Pool jeng ah boichaat rum ano loongtang ih Rangte rangphoong rumta. Eno li rumta, “Seng loong phoh ano Pool, an ih tup eh hu haajaat mathan Jehudi loong ah rangsoomte eh hoonla, enoothong neng loong ah Hootthe lam ah phanroh ih rumha.
21 En zij zijn aangaande u bericht, dat gij al de Joden, die onder de heidenen zijn, leert van Mozes afvallen, zeggende: dat zij de kinderen niet zouden besnijden, noch naar de wijze der wet wandelen.
Jehudi loong ih jen japchaat eta, an ih Ranglajatte deek akaan ni songte Jehudi loong suh Moses Hootthe ah lakah kap theng nyia nengsuh nengsah khoopkhan banlam ah lahoon theng adoleh Jehudi banlam ah lakah kap theng ngeh ih nyootsoottu rah ah.
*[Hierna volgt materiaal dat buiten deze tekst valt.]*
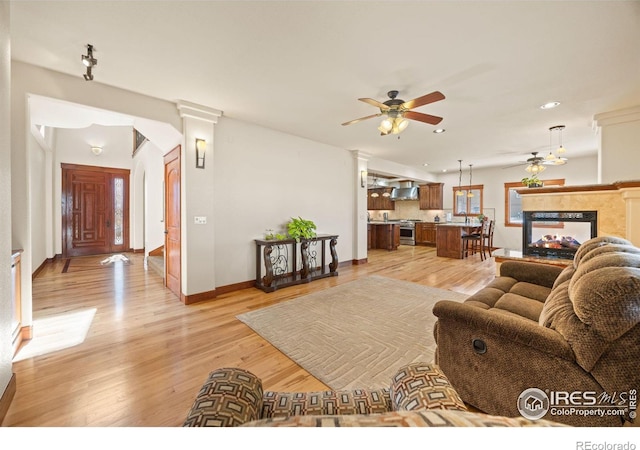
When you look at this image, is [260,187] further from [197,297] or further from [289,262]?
[197,297]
22 Wat is er dan te doen? Het is gans nodig, dat de menigte samenkome; want zij zullen horen, dat gij gekomen zijt.
Neng ih an thok ah jat jaatjaat eha. Eno, mamah etheng ah?
23 Doe dan hetgeen wij u zeggen: Wij hebben vier mannen, die een gelofte gedaan hebben.
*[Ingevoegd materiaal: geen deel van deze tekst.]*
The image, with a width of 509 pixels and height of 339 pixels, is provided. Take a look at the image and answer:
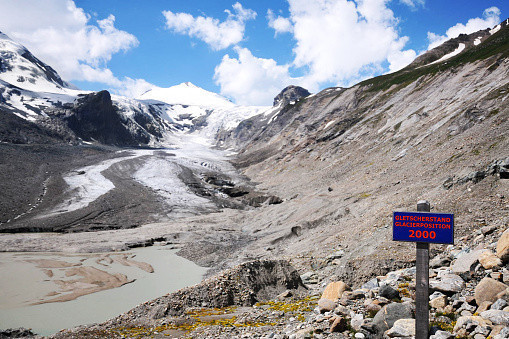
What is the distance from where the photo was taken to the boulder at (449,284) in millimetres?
7594

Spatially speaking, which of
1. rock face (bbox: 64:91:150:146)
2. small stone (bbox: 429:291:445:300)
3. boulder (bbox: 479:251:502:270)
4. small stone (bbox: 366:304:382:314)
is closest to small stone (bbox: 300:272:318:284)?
small stone (bbox: 366:304:382:314)

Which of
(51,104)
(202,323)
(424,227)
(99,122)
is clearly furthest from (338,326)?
(51,104)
Seng ih thun hi abah an ih emah re udoh phan ah. Arah di thoomhoon choi mih wabaji je ah.
24 Neem dezen tot u, en heilig u met hen, en doe de onkosten nevens hen, opdat zij het hoofd bescheren mogen; en alle mogen weten, dat er niets is aan hetgeen, waarvan zij, aangaande u, bericht zijn; maar dat gij alzo wandelt, dat gij ook zelve de wet onderhoudt.
Chingkhothook thengnah neng damdoh roong kah uno neng lakkhoom ladi thaang ah koh eh uh; eno juuba neng khoh ah sui eh ah. Emah ang ano ba mirep ih an tiit waanla ah tiit hu ruurangla ngeh ih thun rum ah, erah nang ebah heh teewah jaatjaat eh Moses Hootthe jun ih songtongla ngeh ih thun rumho.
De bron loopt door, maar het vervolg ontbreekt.